Monday, 13 June 2011

"Its A Shit Business"

imgres by mattstevensguitar
imgres, a photo by mattstevensguitar on Flickr.

Just read about a musician complaining about how low their CD sales are, then saying they don't promote their music or play live or spend any money on advertising. Another musician was complaining "they don't get the breaks" that they used to get more people at gigs and they can't get the support slots with "big acts". But its never them to blame.....

If you don't tell people about your music you won't sell anything (and say thank you to the people who help you!). You have to invest in what you do to get anywhere. They'll spend £800 on a guitar and worry about spending £5 on getting some flyers done. Its crazy.

If you're not bothered about having an audience that is fine - if you love making music and want to do it just for you thats great. Music is a wonderful thing to do as a hobby. This is fine, its great. Just do it, I don't blame you. Worrying about commercial factors will ruin most music anyway. (BTW this how I make records, then I worry about trying to get people to listen to them later).

But don't complain when you don't sell any records if you don't put the work in, making good music is not the only thing you have to do to engage with your audience.

Its just the way it is.

The world does not need more bitter musicians moaning about lack of exposure. JUST GET ON ON WITH IT.

Build a small audience, treat them well, ask them to tell their friends and say thank you. Reinvest in advertising and work hard at promo and be good live. Be grateful for any exposure you get.

The most important thing is to realise that NO ONE OWES YOU A LIVING FROM MUSIC.

Be thankful for anyone who listens to what you do and stop moaning. Start working if you want to get anywhere but no one wants to hear another moaning musician, its also fine if you don't want a career in music, just don't complain about it if you don't sell any music. Music should be about more than money. Music is awesome, the best form of communication ever.

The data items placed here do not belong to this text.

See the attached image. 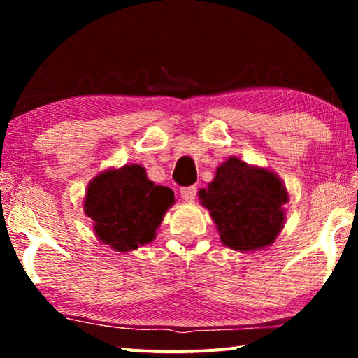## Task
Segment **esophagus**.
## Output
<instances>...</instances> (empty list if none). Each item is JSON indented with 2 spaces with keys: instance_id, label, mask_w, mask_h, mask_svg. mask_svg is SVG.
I'll list each match as a JSON object with an SVG mask.
<instances>
[{
  "instance_id": "obj_1",
  "label": "esophagus",
  "mask_w": 358,
  "mask_h": 358,
  "mask_svg": "<svg viewBox=\"0 0 358 358\" xmlns=\"http://www.w3.org/2000/svg\"><path fill=\"white\" fill-rule=\"evenodd\" d=\"M180 194H181V197H183V201H186V202H194V199H196V194H197V187H196V186L181 187Z\"/></svg>"
}]
</instances>
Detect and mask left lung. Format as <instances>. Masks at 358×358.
Segmentation results:
<instances>
[{
  "instance_id": "obj_1",
  "label": "left lung",
  "mask_w": 358,
  "mask_h": 358,
  "mask_svg": "<svg viewBox=\"0 0 358 358\" xmlns=\"http://www.w3.org/2000/svg\"><path fill=\"white\" fill-rule=\"evenodd\" d=\"M199 201L216 224L221 243L234 251H260L275 243L286 222L289 192L280 175L230 156Z\"/></svg>"
}]
</instances>
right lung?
<instances>
[{
    "instance_id": "1",
    "label": "right lung",
    "mask_w": 358,
    "mask_h": 358,
    "mask_svg": "<svg viewBox=\"0 0 358 358\" xmlns=\"http://www.w3.org/2000/svg\"><path fill=\"white\" fill-rule=\"evenodd\" d=\"M173 203L171 187L156 186L141 164H124L108 167L90 181L83 211L102 245L128 252L156 238Z\"/></svg>"
}]
</instances>
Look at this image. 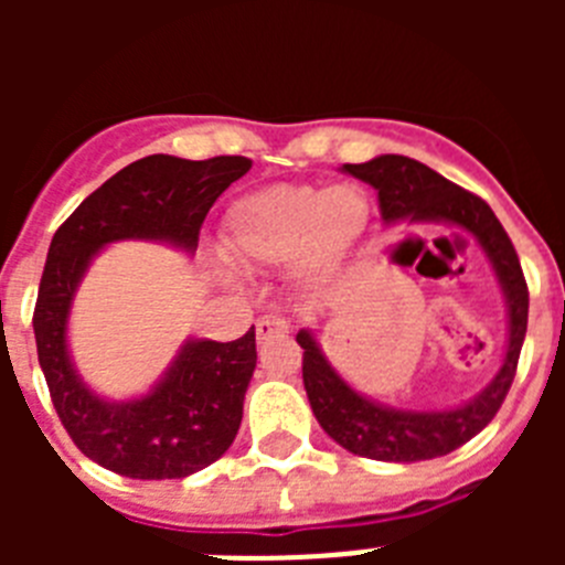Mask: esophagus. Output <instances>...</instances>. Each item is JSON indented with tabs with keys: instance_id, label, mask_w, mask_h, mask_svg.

If its making you unhappy do something about it! As The League Of Gentleman said "its a shit business". :)

11 comments:

srm1138 said...

Exactly right!

Marko Polo said...

Your right, "No one owes you a living from music," .

Nail hit on head.

Tom Emmons said...

It seems so obvious. If you don't put stuff out there, it's not heard/seen. The audience isn't psychic, after all.

Well. Mostly, anyway.

Anonymous said...

Bang on! I've seen too many people moan and it puts me off their music even if I liked it before - let alone if it's the first thing I see of them!

I'm making my debut solo album now, I'd love it if it sold well, as anyone would - but I'll be happy about every sale, not moaning about every one that doesn't happen!

Oli said...

Before the whole internet music thing happened, I remember a guitarist friend of mine was really bitter about his lack of gigs and exposure. What he'd done was to record a really good hard bop ish quintet album, pressed a thousand copies, and sent out about 500 to venues, promoters, festivals, agents etc. And that's it. One CD to each address. No phone call to say it was in the post, no phone call to check it arrived. No phone call 6 weeks later to see if they'd listened. No new CD sent out the following year.

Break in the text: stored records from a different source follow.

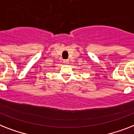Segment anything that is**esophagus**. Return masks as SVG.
<instances>
[{
	"mask_svg": "<svg viewBox=\"0 0 134 134\" xmlns=\"http://www.w3.org/2000/svg\"><path fill=\"white\" fill-rule=\"evenodd\" d=\"M63 63L65 64H68L69 63V60H63Z\"/></svg>",
	"mask_w": 134,
	"mask_h": 134,
	"instance_id": "obj_1",
	"label": "esophagus"
}]
</instances>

I'm not sure what my point is. You HAVE to flog it really hard to sell anything, unless demand is universal or you have a monopoly. And some musicians just aren't good at selling: they may have every other professional attribute honed to perfection, but if you can't sell yourself it's not much use.

I think this is why so many jazz musicians are so bitter, because they have to study insanely hard, as hard as say, an engineer, but there's no easy way to get a job. Classical musicians can literally look in the paper and apply for jobs, thanks to the institutional nature of their scene, and the iniquitous public funding arrangements. For the rest of us, marketing has to be part of the job.

stuntman said...

Yep, bang on.

It's bloody hard work promoting ur music, especially if like me there's no live presence, just online/digital. So either....keep going, or stop & enjoy your hobby.

As you say Matt - it's just the way it is.

sweary doris said...

and remember to be nice to everyone on the way up, because you will need them on the way down?
People are brainwashed by all this shitty reality TV bollocks into thinking they will have one hit and be stadium/festival massive immediately; it doesn't work like that. Or they imagine they will be endorsed by some company and make a fortune out of merchandise, without even having an LP..If you are looking to get rich, find another way or a sideline; it isn't about that any more. It's about doing what you love and being passionate about it, and maybe hoping the world 'gets' it.

Matt Stevens said...

YES!! Massively agree - thanks for all the clever comments guys :)

UnsignedBandPromotion said...

The business is no more shit than any other, it's just that the main group of protagonists are at an age when they think the world owes them a living! I liked the bit where you said, "and say thank you to the people who help you!" A bunch of flowers, a box of chox or a bottle of wine with a "thanx" goes a very long way :)

here-designthis said...

Amen, Matt!

Ugo Capeto said...

(music) marketing is not everybody's cup of tea, and it's understandable a musician may not be willing to do all that stuff, or just doesn't know how to do it right (proper connections, etc). In that case, it's probably a good idea to hire somebody, a pro, if possible. It's a bit like mastering.